§ **Objective**:
Rewrite the entries from the line with "As we can see" to the line with "Between the tall", putting "low shrub" in place of "undergrowth bush" and keeping everything else the same.

§ **The data**:
-- start --

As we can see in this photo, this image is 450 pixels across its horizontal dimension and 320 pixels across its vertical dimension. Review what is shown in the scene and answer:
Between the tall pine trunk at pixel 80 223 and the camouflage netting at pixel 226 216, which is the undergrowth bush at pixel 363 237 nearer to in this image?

-- end --
-- start --

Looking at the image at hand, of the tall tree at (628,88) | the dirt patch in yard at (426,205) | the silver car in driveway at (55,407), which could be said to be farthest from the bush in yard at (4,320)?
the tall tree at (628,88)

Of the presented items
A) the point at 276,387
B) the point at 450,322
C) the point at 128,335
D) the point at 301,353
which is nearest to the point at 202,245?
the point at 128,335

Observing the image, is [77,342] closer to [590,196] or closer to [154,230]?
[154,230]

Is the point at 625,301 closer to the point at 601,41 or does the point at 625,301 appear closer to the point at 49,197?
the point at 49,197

-- end --

§ **Solution for this exercise**:
As we can see in this photo, this image is 450 pixels across its horizontal dimension and 320 pixels across its vertical dimension. Review what is shown in the scene and answer:
Between the tall pine trunk at pixel 80 223 and the camouflage netting at pixel 226 216, which is the low shrub at pixel 363 237 nearer to in this image?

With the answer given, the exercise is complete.